Supplied passage -
* * *
Modifying the Thesaurus in Full Text Search in SQL Server 2008
While I was prepping my full-text search session for TechEd Australia today, I decided to modify the thesaurus. I found the discussion in books online a bit confusing regarding the locations of the files involved.
What threw me was it said the default location of the thesaurus files was:
SQL_Server_install_path\Microsoft SQL Server\MSSQL10.MSSQLSERVER\MSSQL\FTDATA\
I went there and couldn’t find anything. I worked out that for ENU language, my file should be called tsENU.xml. I searched for that and found it in:
C:\Program Files\Microsoft SQL Server\MSSQL10.MSSQLSERVER\MSSQL\Binn\Templates
I modified that and got nowhere. Turns out that as the name implies, this is where the templates for the files live. I then tried creating the missing folder under the stated default location and also got nowhere. Turns out that it’s actually related to your data directory location. Where I needed to put it was:
C:\SQLData\MSSQL10.MSSQLSERVER\MSSQL\FTData
because I’d used C:\SQLData as my data folder. So it’s not the SQL Server install path, it’s the data file folder. Anyway, that file contains the following XML:
<XML ID="Microsoft Search Thesaurus"> <!-- Commented out <thesaurus xmlns="x-schema:tsSchema.xml"> <diacritics\_sensitive>0</diacritics\_sensitive> <expansion> <sub>Internet Explorer</sub> <sub>IE</sub> <sub>IE5</sub> </expansion> <replacement> <pat>NT5</pat> <pat>W2K</pat> <sub>Windows 2000</sub> </replacement> <expansion> <sub>run</sub> <sub>jog</sub> </expansion> </thesaurus> --> </XML>
The template file has three examples commented out. The diacritics entry relates to whether or not accents matter ie: in words like cafe. Expansion entries are used to provide synonyms. In this case, if you search for any one of “Internet Explorer”, “IE” and “IE5”, it will search for all of them. Replacement is used to force an alternate lookup. In the example above, if you search for either “NT5” or “W2K”, it will search for “Windows 2000” instead.
After modifying the correct file, I then caused it to be loaded by specifying:
EXEC sys.sp_fulltext_load_thesaurus_file 1033
and then I was in working fine with queries like:
SELECT MessageID,Description
FROM dbo.Messages
WHERE CONTAINS(Description,‘FORMSOF(THESAURUS,punter)’)
ORDER BY MessageID;
Hope this helps someone get started with it.
2008-08-13
* * *
Information provided -
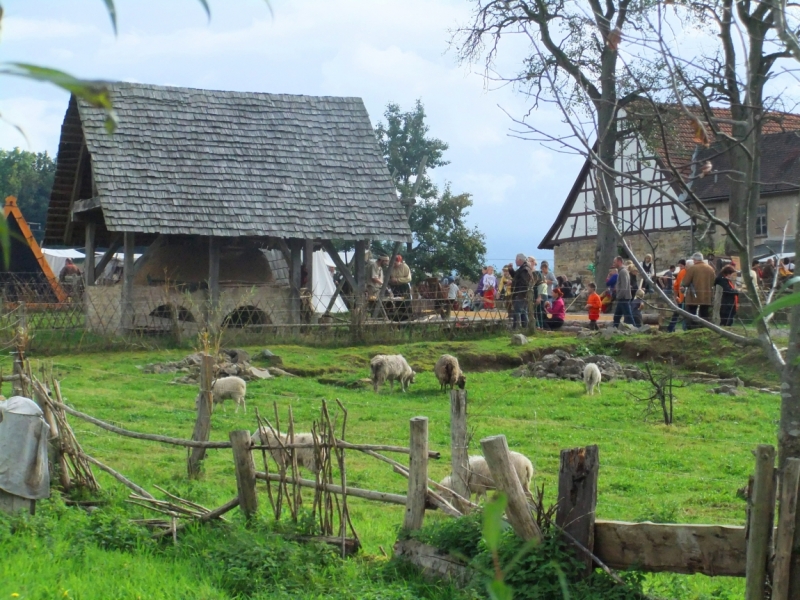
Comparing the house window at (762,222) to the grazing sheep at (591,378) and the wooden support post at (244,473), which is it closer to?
the grazing sheep at (591,378)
* * *
What you are asked to do -
Write out the part of the SQL Server thesaurus post above between "After modifying the" and "URUS,punter)’)", inclusive.

Solution -
After modifying the correct file, I then caused it to be loaded by specifying:
EXEC sys.sp_fulltext_load_thesaurus_file 1033
and then I was in working fine with queries like:
SELECT MessageID,Description
FROM dbo.Messages
WHERE CONTAINS(Description,‘FORMSOF(THESAURUS,punter)’)